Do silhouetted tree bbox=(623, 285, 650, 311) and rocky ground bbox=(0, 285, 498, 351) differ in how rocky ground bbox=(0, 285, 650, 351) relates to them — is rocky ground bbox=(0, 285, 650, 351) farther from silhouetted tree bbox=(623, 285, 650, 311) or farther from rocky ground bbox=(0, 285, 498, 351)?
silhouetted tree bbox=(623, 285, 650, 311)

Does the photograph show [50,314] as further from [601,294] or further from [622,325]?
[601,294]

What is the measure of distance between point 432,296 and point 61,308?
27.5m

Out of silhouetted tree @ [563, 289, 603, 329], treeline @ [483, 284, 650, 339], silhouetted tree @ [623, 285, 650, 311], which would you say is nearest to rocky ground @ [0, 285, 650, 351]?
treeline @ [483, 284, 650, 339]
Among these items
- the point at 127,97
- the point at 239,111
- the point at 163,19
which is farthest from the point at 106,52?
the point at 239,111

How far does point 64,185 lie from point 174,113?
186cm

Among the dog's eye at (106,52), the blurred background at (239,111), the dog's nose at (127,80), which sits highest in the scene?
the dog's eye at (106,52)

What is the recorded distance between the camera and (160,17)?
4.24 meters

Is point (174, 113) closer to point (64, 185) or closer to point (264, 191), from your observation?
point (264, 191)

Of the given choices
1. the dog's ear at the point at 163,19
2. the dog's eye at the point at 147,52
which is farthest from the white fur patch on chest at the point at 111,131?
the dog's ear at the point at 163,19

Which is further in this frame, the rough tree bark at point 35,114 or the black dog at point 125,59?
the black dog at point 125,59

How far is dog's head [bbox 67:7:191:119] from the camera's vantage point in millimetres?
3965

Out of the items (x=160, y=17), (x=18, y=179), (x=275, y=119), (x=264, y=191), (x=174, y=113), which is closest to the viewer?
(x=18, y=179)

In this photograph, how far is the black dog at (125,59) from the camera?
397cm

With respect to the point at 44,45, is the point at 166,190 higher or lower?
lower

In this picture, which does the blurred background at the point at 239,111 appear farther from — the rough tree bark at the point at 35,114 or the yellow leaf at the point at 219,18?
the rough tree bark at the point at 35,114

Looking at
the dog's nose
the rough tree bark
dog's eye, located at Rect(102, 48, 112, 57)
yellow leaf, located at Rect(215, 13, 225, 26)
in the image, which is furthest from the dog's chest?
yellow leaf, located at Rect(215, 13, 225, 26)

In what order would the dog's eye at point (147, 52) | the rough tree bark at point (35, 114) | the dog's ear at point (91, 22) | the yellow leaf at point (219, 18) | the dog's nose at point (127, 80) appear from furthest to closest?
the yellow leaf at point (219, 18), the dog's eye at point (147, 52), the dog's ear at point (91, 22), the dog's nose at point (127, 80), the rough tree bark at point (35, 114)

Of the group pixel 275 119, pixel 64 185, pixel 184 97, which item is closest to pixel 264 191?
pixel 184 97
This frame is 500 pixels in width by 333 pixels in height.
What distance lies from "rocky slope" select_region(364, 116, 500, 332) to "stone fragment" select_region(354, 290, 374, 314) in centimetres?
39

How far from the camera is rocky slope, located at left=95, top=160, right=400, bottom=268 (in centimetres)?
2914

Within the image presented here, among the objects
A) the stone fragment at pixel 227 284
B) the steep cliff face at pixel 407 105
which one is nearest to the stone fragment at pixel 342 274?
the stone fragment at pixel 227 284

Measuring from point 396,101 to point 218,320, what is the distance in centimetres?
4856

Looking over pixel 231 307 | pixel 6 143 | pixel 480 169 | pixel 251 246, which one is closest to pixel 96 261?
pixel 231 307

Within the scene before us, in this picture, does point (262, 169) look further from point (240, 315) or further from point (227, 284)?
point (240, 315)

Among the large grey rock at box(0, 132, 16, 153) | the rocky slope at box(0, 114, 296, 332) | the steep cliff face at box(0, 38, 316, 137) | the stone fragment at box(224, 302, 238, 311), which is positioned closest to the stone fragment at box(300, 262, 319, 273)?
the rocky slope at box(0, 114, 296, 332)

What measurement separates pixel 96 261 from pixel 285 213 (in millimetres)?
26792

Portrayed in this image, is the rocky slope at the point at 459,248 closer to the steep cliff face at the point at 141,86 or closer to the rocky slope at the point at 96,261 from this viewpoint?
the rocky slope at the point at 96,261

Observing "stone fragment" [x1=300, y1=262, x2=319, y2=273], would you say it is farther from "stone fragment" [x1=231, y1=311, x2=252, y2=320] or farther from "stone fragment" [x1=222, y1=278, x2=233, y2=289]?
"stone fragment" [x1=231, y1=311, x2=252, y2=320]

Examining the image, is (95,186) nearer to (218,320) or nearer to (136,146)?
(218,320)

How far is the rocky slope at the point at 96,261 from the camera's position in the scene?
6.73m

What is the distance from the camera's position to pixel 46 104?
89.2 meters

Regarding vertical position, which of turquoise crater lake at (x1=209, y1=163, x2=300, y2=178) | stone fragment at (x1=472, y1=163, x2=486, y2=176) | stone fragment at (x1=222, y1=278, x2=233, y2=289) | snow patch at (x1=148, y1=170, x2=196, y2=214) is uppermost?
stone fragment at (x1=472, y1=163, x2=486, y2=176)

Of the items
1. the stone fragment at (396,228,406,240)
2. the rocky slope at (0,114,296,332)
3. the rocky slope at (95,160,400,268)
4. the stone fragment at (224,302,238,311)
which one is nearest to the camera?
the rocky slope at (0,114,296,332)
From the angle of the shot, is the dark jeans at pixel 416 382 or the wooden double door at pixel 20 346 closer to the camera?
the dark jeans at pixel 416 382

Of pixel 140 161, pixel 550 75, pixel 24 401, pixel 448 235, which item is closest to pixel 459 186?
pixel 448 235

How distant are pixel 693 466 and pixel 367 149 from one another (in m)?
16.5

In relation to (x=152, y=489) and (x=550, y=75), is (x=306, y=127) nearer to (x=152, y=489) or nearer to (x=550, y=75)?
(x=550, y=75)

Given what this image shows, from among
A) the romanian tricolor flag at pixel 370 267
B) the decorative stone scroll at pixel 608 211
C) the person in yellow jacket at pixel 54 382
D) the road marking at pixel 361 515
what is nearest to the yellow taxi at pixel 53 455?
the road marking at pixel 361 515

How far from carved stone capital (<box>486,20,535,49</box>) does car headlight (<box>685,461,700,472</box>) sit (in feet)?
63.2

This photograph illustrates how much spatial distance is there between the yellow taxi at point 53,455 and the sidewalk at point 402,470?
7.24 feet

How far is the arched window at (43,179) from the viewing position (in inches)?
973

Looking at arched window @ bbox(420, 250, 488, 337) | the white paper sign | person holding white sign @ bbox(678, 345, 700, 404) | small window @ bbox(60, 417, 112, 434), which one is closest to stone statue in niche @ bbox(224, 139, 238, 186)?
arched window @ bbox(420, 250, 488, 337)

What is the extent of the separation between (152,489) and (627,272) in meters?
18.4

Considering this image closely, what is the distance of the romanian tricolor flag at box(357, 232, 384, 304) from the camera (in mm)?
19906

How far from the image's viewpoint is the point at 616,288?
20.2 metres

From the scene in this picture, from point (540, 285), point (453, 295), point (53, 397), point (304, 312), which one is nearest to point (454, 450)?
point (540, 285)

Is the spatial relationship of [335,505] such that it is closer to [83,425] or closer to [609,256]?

═══

■ CEL ■
Przepisz bez zmian wiersze zapisów od wiersza zawierającego „How far from the image's” aż do końca zapisów, włącznie z oboma krańcami.

■ ROZWIĄZANIE ZADANIA ■
How far from the image's viewpoint is the point at 616,288?
20.2 metres

From the scene in this picture, from point (540, 285), point (453, 295), point (53, 397), point (304, 312), which one is nearest to point (454, 450)?
point (540, 285)

Is the spatial relationship of [335,505] such that it is closer to [83,425] or closer to [609,256]?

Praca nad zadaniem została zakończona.